Industrial Robotics

Revolutionary robotics optics and vision systems

Sheila Kennedy says successful plant automation can hinge on how well robots see their surroundings.

By Sheila Kennedy, CMRP, contributing editor

Assigning complex or hard-to-fill roles to robots and cobots reduces the need to outsource positions, move factories offshore, or subject human workers to hazards. Modern optics and vision systems optimize robot performance while protecting against unintended physical contact.

Continuous clarity of vision is fundamental to effective robotics optics. Adaptive lenses from Dynamic Optics, part of Opto Engineering Group, enable fast focusing in challenging applications. Whether adjusting the focus of a camera on a robot arm or tracking items across a field of view, an adaptive lens can change optical power in 1/100th of a second without image degradation.

Integrating adaptive optics technology on a robot arm enables optical probes for precision measurement, surface inspection, or cavity inspection. Dynamic Optics’ AO Series focusing module can be mounted in front of a fixed focal length lens and used horizontally or vertically.
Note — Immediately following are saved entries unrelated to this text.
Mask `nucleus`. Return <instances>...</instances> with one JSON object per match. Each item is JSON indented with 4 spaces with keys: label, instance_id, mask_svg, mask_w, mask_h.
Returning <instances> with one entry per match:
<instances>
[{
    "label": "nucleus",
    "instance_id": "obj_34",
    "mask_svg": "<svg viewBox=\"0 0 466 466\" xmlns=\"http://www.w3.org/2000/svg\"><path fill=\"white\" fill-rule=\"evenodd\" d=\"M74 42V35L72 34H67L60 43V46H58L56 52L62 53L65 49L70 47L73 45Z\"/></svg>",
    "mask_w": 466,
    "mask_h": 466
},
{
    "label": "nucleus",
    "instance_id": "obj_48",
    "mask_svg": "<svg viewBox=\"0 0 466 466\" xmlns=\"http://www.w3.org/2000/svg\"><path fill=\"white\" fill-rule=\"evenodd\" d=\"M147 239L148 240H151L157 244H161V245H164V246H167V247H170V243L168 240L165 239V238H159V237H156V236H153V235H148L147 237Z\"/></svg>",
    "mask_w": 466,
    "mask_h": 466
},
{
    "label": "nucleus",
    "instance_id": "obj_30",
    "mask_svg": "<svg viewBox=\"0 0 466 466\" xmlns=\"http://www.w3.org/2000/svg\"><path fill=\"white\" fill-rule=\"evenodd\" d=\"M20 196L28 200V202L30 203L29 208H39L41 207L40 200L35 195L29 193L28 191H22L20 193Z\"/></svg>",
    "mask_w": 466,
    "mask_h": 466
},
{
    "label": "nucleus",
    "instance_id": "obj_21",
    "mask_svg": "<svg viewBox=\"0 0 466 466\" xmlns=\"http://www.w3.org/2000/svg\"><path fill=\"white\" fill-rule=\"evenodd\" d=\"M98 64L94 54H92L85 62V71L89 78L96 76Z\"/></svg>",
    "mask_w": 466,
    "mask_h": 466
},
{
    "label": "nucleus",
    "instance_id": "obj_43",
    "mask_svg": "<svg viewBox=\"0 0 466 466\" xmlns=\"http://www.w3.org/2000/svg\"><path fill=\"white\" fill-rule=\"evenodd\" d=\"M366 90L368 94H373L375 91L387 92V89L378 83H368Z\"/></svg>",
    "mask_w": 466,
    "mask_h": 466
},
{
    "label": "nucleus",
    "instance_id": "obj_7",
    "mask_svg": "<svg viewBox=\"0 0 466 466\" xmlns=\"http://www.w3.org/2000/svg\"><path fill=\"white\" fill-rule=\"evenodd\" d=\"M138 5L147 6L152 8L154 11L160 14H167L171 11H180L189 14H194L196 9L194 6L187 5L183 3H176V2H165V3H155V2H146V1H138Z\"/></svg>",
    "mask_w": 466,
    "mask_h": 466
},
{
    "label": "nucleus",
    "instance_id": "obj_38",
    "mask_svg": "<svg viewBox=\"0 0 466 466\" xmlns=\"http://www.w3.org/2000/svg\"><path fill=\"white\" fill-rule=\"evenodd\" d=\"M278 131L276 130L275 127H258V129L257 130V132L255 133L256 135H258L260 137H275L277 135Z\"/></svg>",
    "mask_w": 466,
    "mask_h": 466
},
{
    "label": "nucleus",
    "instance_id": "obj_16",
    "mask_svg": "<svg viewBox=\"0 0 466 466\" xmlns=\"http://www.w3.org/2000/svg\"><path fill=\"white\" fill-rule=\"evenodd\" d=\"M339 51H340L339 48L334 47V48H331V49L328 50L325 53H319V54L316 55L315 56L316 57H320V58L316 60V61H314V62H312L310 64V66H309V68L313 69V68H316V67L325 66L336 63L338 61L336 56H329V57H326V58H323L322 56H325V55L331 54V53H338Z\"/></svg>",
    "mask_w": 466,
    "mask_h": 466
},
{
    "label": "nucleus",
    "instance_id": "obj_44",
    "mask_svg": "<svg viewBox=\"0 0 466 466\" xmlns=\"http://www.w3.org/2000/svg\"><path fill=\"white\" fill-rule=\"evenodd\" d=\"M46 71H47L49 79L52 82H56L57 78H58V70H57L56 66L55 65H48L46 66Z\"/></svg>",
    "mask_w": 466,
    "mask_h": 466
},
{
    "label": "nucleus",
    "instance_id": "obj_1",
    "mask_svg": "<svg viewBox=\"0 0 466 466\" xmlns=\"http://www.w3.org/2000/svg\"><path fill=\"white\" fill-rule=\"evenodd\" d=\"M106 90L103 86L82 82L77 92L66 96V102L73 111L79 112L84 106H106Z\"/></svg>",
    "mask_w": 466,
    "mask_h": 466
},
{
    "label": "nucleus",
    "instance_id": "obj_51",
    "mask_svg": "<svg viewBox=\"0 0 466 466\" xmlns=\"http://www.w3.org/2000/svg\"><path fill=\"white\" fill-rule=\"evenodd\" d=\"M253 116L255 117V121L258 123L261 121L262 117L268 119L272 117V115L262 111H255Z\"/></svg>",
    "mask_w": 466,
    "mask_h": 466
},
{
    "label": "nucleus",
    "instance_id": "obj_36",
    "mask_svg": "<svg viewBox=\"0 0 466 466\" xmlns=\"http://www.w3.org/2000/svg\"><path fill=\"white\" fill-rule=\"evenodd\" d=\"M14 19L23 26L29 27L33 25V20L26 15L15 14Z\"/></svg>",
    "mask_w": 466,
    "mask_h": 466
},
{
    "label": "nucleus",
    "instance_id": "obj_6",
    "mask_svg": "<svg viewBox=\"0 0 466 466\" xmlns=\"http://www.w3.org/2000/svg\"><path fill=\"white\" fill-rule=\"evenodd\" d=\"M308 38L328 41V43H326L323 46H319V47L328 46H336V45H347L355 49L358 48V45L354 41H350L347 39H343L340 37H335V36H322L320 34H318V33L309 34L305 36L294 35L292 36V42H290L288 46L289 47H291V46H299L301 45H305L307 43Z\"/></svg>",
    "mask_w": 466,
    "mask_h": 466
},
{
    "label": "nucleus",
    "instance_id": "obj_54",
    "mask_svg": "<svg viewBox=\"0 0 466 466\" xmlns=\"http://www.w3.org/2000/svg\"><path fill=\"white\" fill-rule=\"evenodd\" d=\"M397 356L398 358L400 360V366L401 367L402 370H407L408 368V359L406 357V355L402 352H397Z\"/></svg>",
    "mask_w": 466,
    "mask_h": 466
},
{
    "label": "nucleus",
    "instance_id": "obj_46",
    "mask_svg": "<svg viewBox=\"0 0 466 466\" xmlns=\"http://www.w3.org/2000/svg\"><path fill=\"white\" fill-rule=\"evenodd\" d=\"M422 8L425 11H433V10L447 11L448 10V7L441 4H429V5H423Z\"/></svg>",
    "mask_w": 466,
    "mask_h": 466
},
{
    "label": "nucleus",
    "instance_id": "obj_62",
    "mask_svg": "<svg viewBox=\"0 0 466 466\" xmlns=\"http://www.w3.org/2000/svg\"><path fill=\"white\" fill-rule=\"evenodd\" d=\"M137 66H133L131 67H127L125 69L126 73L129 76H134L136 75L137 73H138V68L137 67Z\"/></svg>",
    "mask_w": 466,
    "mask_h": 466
High-definition 4D LiDAR video cameras from TetraVue provide deeper vision for robots and drones by enabling long-range 4D (3D plus time) motion capture. Because the cameras capture 60 million bytes per second – 100 times faster than traditional LiDAR – they allow measurement of the distance, location, and shape of things with very high detail.

“Today, 3D vision or LiDAR technologies have such coarse resolution, they would be classified as legally blind. TetraVue’s unique approach gives megapixel 3D video with distance for every pixel at ranges up to 200 meters, giving drones and robots the awareness they need,” says Paul Banks, founder and CEO of TetraVue.

Erik Nieves, CEO of Plus One Robotics, says the company’s PickOne Perception System is unique in that it makes use of COTS consumer-grade RGB-D sensors for color and depth information but then adds a layer of proprietary calibration to achieve the accuracies their customers require. “This allows us to keep costs low while holding to strict performance metrics,” Nieves says. “We regularly hit pick rates over 25ppm.”

The PickOne system uses 2D and 3D cameras “to image the input stream in fractions of a second to determine pick positions for robots.” PickOne software is compatible with robot manufacturers such as ABB, Denso, Fanuc, Kuka, and Yaskawa Motoman.

Collaborative materials-handling robots with integrated machine vision help to mitigate product orientation and image distortion challenges. Xyntek’s research involving convoluted neural network and capsule network (CapsNet) machine vision led to delivery of a turnkey collaborative robot case packing solution using Antares OmniVision technology.

A common challenge when trying to inspect round bottles or objects is that you cannot guarantee bottle orientation as it travels down a conveyor, observes Philip Jadd, applications and product development manager at Xyntek. “This makes quality inspections or product tracking difficult,” he adds. Xyntek engineered 360-degree inspection stations using multiple matrix/area scan cameras or line scan cameras to solve the challenge of variable product orientation with rotational material handling.

The AiKno platform for robotic process automation from L&T Technology Services blends advanced image processing, optical character recognition (OCR), natural language processing (NLP), artificial intelligence (AI), and machine learning (ML) in a cognitive engine that helps robots mimic human-level intelligence.

With underlying compute and communications technology becoming very powerful and highly affordable, leveraging of machine vision in the autonomous and robotics domains is poised to increase, predicts Ashish Khushu, chief technology officer at L&T Technology Services. He believes optics technology will be at the core of this emerging technology.

Universal Robots (UR) is starting to see a significant increase in vision-guided collaborative robots, says Joe Campbell, senior manager of applications development at the company. Several of the leading vision products integrate easily with UR cobots through the UR+ handshake. The UR+ program currently includes more than a dozen vision solutions for 2D and 3D guidance as well as inspection from leading manufacturers such as SICK, Cognex, LMI, and Pick-It.

“Integrating a vision system with a robot is often quite a headache,” Campbell says. “Choosing a UR+ certified vision system for our cobots removes that pain, allowing the user to run the entire vision application directly through the UR cobot’s teach pendant with no scripting needed.”